Funny you ask. We just added a new one today for some new features we're planning for businesses. http://www.rescuetime.com/forbiz Very similar in style to our original one which was basically the site as it is, with the product tour (prototypes at the time), but without the sign up form.


"You should add to that what REALLY happens when people respond to it. "

On what do you base this claim? Can you, for example, point to several threads here where someone declared the plans of their startup and there was a strong, valuable response leading to favorable business results?

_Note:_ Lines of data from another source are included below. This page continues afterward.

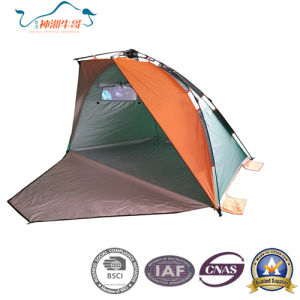 Hot-Sale Camping Beach Tent Outdoor
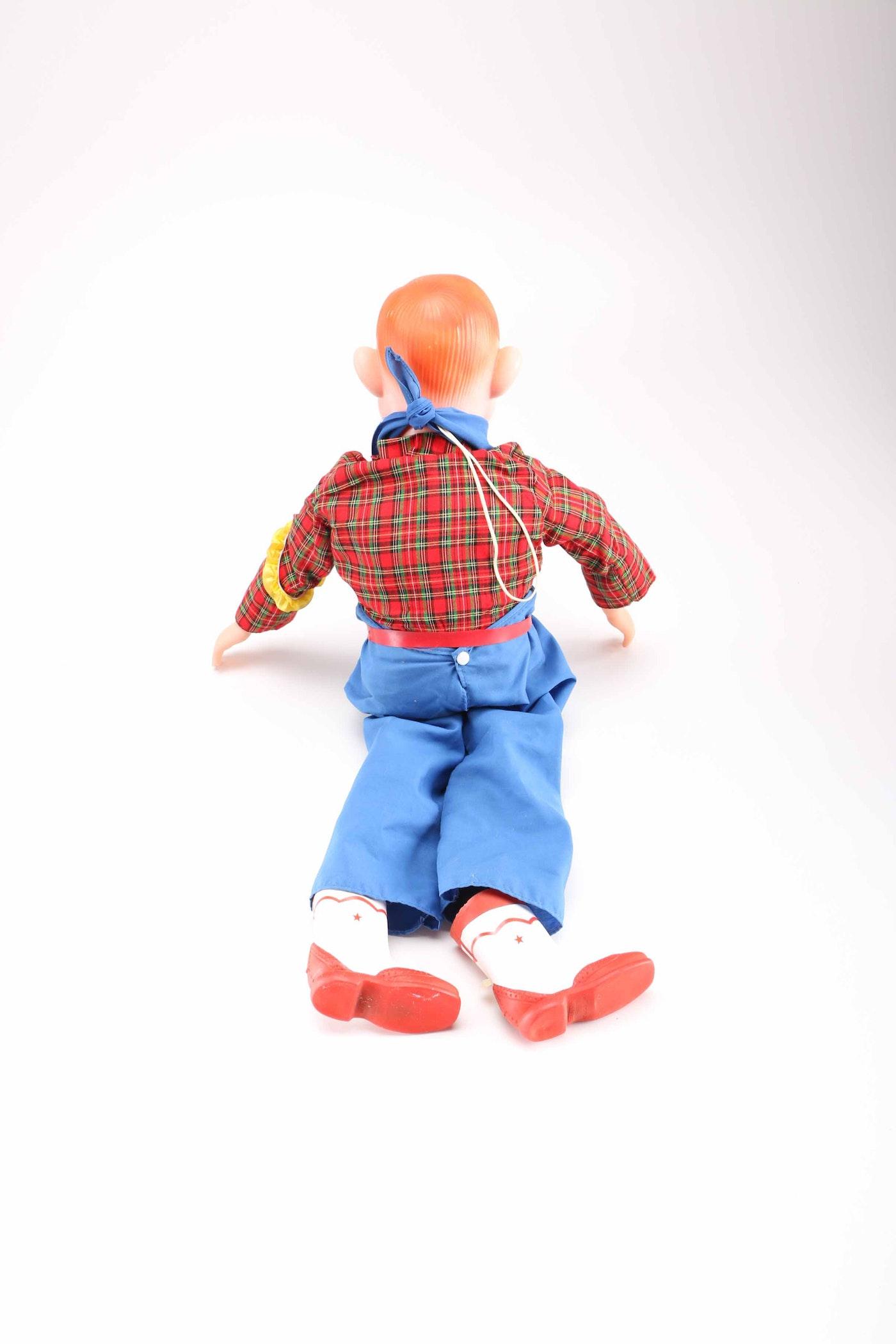 Victorian Auto Sales >> Vintage Howdy Doody Ventriloquist Doll | EBTH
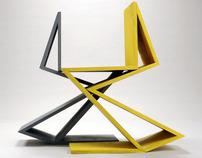"Remix Gerrit Rietveld chair              ""Zig Zag"""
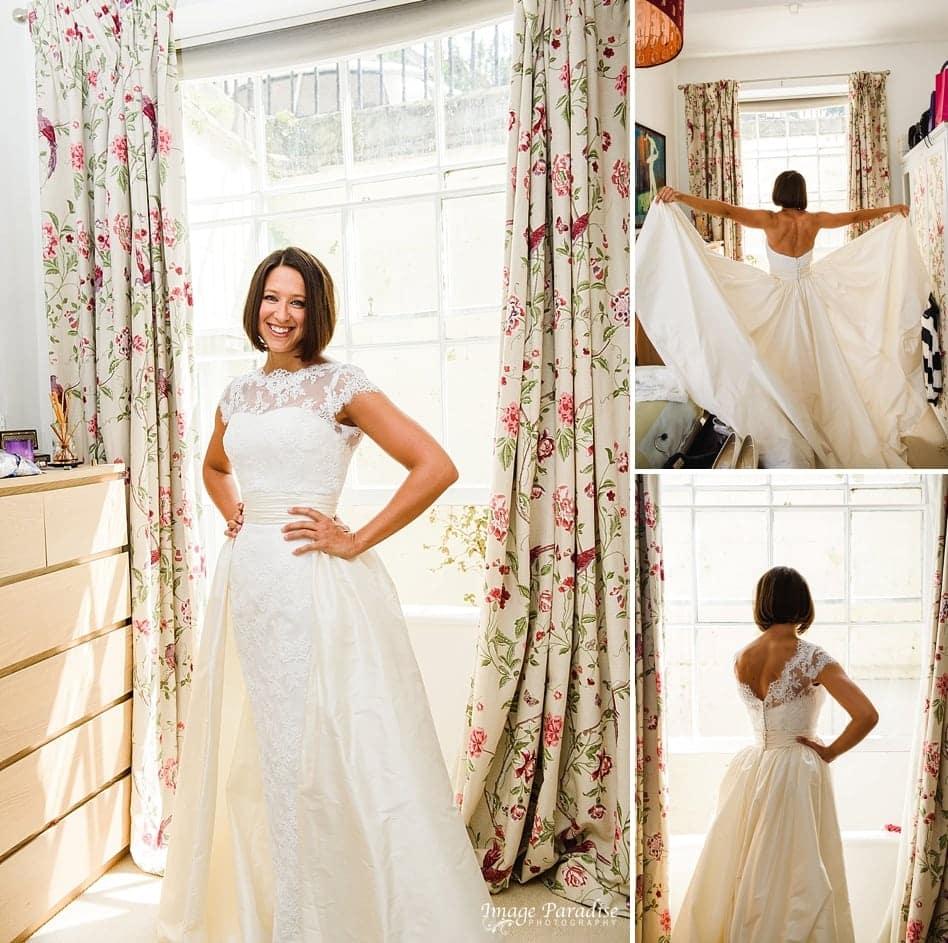 Bride wearing Stewart Parvin wedding dress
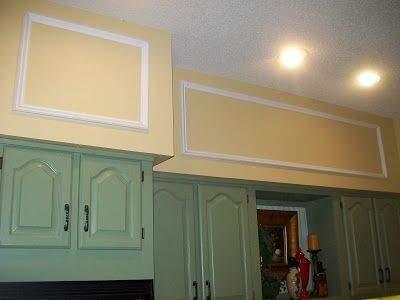 Before And After...Unsightly Kitchen Soffits | Kitchen ...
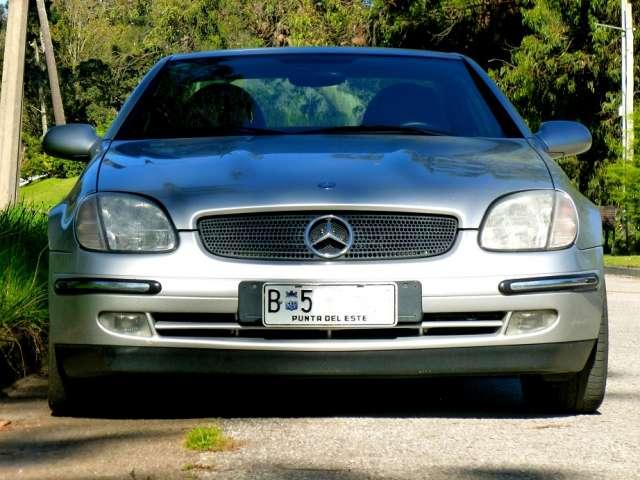 Mercedes benz slk 200 1998 kompressor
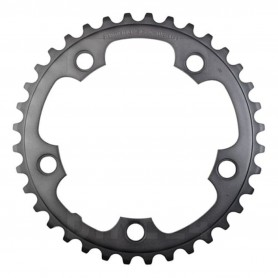 Shimano FC-CX70 36D Y1MR36000 Chainring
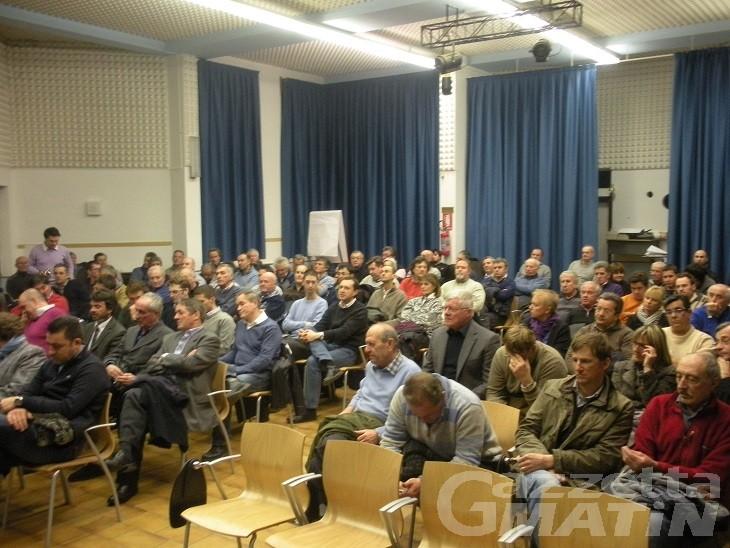 UV, Perron: candidature Alpe e Pd  rispettabili ma possiamo batterli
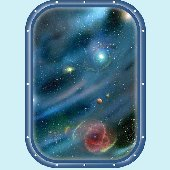 Galaxy Space Window 3 Peel and Stick Wall Mural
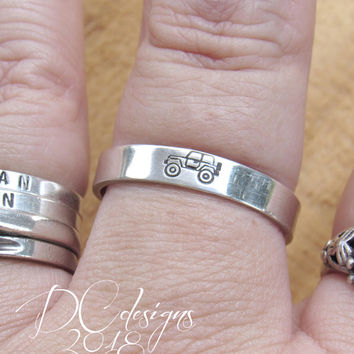 Jeep, Sterling Silver Ring, Engraved Ring, Custom Ring, Personalized Ring, Personalised Gift, Gifts for Her, Boyfriend Gift, Gifts for Him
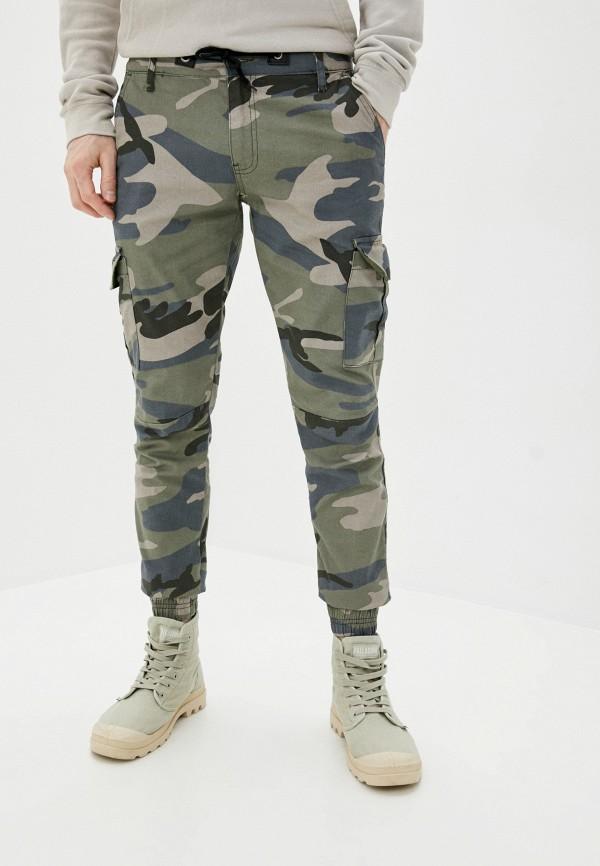 мужские брюки карго dali, хаки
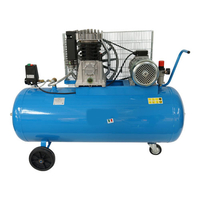 98927-cb-20043-01-ipari-kompresszor-200l-4kw-10bar
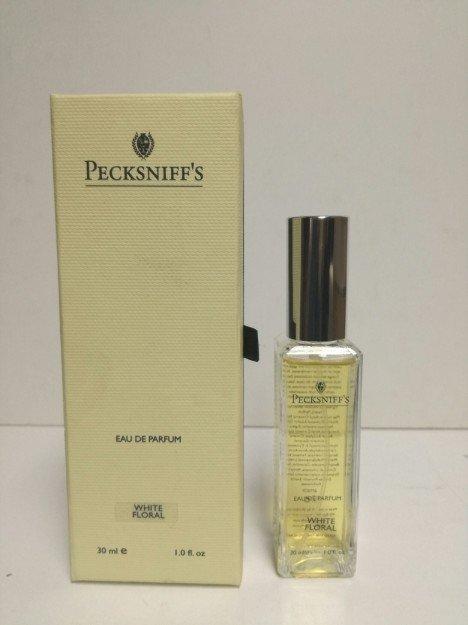 pecksniff's white floral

The "Don't bother with secrets" meme is something of a permathread, but there seems to be scant tangible evidence for what many people claim (either for or against keeping mum).


I think I can see the value of openness in my own personal experience (a couple of moderately successful startups). Of course, who knows how wildly successful I would've been had I been more paranoid? :-)

Google is another fine example. http://en.wikipedia.org/wiki/History_of_Google

Reading "Founders at Work" is a good exercise... Not a lot of stealth mode mentioned there.

Doesn't seem scant to me, though I'll concede it isn't particularly scientific.


Thanks for the reply. I tend to think you are largely correct for certain groups and practices, though that's just gut feeling.

I read most of Founders at Work; I don't recall much indiscriminate broadcasting of ideas and intent, but it's been a while.

For myself I find it useful to kick around ideas with a small local group of developers and business owners. The collective Bozometer is very handy, and indeed people are good about suggesting things I would not have thought of.

I'm not so sure that scales well to the general Internet and infinite strangers, but I've nothing concrete to back that up. Just more gut feeling.


I agree with all of your (webwright's) points. However, I was trying to explain people's behavior rather than highlight what logically makes the most sense.